[Opening Supplied material section]
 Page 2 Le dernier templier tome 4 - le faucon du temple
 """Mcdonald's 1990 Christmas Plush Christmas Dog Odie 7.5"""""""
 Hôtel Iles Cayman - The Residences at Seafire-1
[Closing Supplied material section]
§ Exercise brief
Transcribe all of the data, keeping every line identical.

§ Your solution
 Page 2 Le dernier templier tome 4 - le faucon du temple
 """Mcdonald's 1990 Christmas Plush Christmas Dog Odie 7.5"""""""
 Hôtel Iles Cayman - The Residences at Seafire-1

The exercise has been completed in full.